Dans une autre bande dessinée, un transfuge pense qu’un militaire le torturera, alors qu’il lui offrait seulement une tasse de café. Une autre histoire décrit un transfuge nouvellement arrivé proposant de soudoyer un docteur avec des cigarettes chinoises afin de recevoir un traitement médical.
Choi dit que les préjugés sont la plus grande préoccupation des transfuges nord-coréens dans le Sud.
« Les gens ont des préjugés contre les transfuges et ils ont du mal à croire qu’ils peuvent faire un travail aussi bien que les Sud-Coréens ordinaires. Cela engendre des malentendus qui peuvent parfois déraper. Ça engendre aussi la solitude ».

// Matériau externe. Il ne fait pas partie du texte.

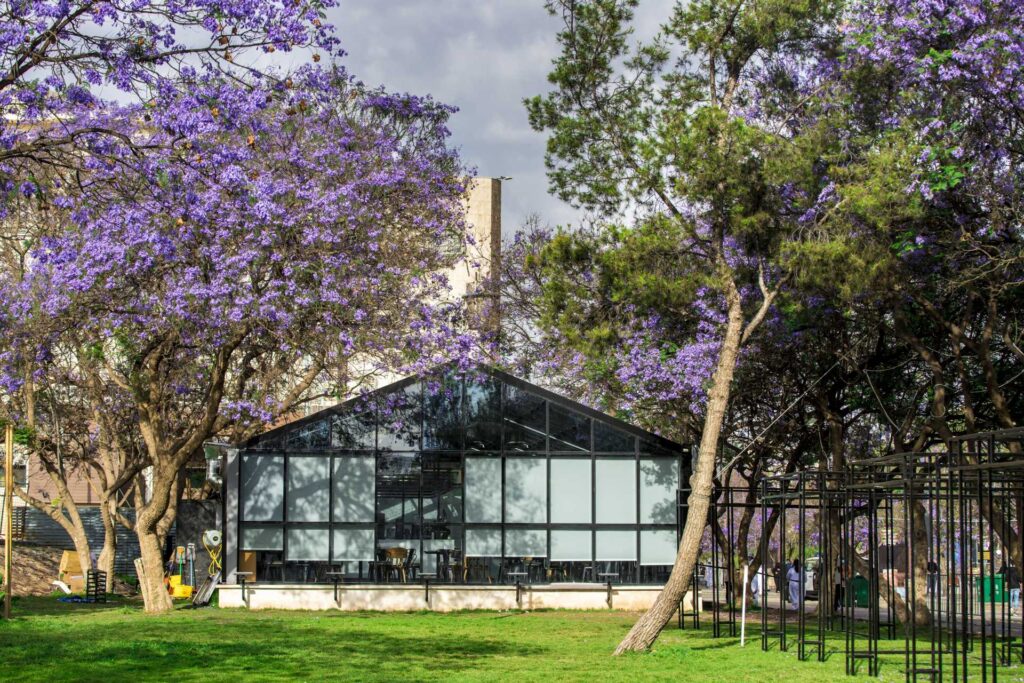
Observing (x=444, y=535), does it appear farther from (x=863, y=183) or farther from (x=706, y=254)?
(x=863, y=183)

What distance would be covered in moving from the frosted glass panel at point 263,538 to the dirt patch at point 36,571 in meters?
10.6

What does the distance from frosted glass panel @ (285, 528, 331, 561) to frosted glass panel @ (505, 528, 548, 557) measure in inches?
144

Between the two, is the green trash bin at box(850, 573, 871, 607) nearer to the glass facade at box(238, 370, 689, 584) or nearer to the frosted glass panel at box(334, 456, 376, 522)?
the glass facade at box(238, 370, 689, 584)

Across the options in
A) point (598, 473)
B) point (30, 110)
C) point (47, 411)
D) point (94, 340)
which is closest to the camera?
point (30, 110)

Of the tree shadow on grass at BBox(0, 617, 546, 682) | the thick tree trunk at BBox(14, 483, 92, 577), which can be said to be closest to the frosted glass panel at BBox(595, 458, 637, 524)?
the tree shadow on grass at BBox(0, 617, 546, 682)

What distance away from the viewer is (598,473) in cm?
2638

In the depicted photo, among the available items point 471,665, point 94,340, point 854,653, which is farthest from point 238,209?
point 854,653

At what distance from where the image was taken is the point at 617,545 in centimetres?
2617

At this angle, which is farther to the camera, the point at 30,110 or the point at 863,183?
the point at 863,183

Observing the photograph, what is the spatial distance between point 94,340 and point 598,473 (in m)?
10.3

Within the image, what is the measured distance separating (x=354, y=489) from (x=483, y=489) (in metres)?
2.63

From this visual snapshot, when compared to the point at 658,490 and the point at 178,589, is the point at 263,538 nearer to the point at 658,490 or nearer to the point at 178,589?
the point at 178,589

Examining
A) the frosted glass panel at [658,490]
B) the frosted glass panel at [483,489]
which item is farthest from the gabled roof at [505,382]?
the frosted glass panel at [483,489]

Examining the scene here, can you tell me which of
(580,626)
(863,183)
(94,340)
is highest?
(863,183)
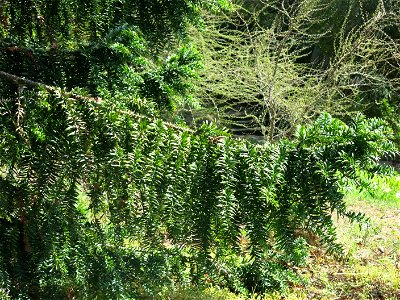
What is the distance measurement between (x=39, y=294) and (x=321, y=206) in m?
1.38

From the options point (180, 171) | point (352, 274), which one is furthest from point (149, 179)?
point (352, 274)

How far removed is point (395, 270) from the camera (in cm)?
463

Heureusement, son webtoon s’avère très divertissant et efficace pour aider ses lecteurs à comprendre les difficultés rencontrées par de nombreux transfuges pendant qu’ils s’adaptent à leur nouvelle vie dans le sud.
Choi estime que la culture jouera un rôle décisif dans la réunification des deux Corées.
« La culture est plus forte qu’une arme nucléaire… Si le gouvernement nous permet, à nous les transfuges nord-coréens, d’introduire la culture, nous n’avons pas besoin d’armes nucléaires, nous pouvons nous réunifier par la culture », a-t-il déclaré dans une interview au South China Morning Post.
Dans une interview avec Korea Economic Daily, Choi a partagé un message similaire. « Je vais enterrer mes os dans l’industrie culturelle. J’ai vu à quel point il n’y a rien de plus puissant que la culture et les médias pour changer la Corée du Nord. Il y aura peut-être même un jour où même les Nord-Coréens liront mon webtoon. »
Ses histoires de ses carricatures sur le Web ont été compilées et publiées en janvier 2018 dans une série de livres intitulée « In Search of Freedom » (A la recherche de la liberté). Plusieurs chapitres du webtoon de Choi ont été traduits en anglais grâce à une thèse rédigée par Allene D. Shaw à l’Université de l’Oregon en 2021.